>> start Supplied data

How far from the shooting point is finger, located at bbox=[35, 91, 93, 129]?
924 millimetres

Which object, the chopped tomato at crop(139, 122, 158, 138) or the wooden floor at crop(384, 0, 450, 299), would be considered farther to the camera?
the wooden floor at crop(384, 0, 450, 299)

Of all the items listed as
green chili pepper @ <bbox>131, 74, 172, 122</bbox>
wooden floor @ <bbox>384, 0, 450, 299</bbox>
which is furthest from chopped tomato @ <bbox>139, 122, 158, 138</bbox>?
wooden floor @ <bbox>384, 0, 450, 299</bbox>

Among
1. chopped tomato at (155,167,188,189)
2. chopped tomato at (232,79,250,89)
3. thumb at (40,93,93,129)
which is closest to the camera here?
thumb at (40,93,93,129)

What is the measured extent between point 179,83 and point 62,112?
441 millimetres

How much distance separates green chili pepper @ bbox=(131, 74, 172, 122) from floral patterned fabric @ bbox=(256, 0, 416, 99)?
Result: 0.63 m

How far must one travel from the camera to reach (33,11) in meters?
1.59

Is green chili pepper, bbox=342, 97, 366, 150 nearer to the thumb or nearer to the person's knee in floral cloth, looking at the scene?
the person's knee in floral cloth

>> end Supplied data

▶ [Task prompt]
Update the part of the listing that opens with the line containing "Of all the items listed as" and runs through the end of the listing by replacing "green chili pepper" with "jalapeño pepper". Reproduce only that part, with everything else unchanged.

▶ [Output for this task]
Of all the items listed as
jalapeño pepper @ <bbox>131, 74, 172, 122</bbox>
wooden floor @ <bbox>384, 0, 450, 299</bbox>
which is furthest from chopped tomato @ <bbox>139, 122, 158, 138</bbox>?
wooden floor @ <bbox>384, 0, 450, 299</bbox>

Among
1. chopped tomato at (155,167,188,189)
2. chopped tomato at (232,79,250,89)
3. thumb at (40,93,93,129)
which is closest to the camera here?
thumb at (40,93,93,129)

What is the measured extent between point 179,83 and point 62,112?
441 millimetres

How much distance separates jalapeño pepper @ bbox=(131, 74, 172, 122) from floral patterned fabric @ bbox=(256, 0, 416, 99)?
Result: 0.63 m

How far must one travel from the camera to reach (33,11) in meters?
1.59

Is jalapeño pepper, bbox=342, 97, 366, 150 nearer to the thumb or nearer to the person's knee in floral cloth, looking at the scene?
the person's knee in floral cloth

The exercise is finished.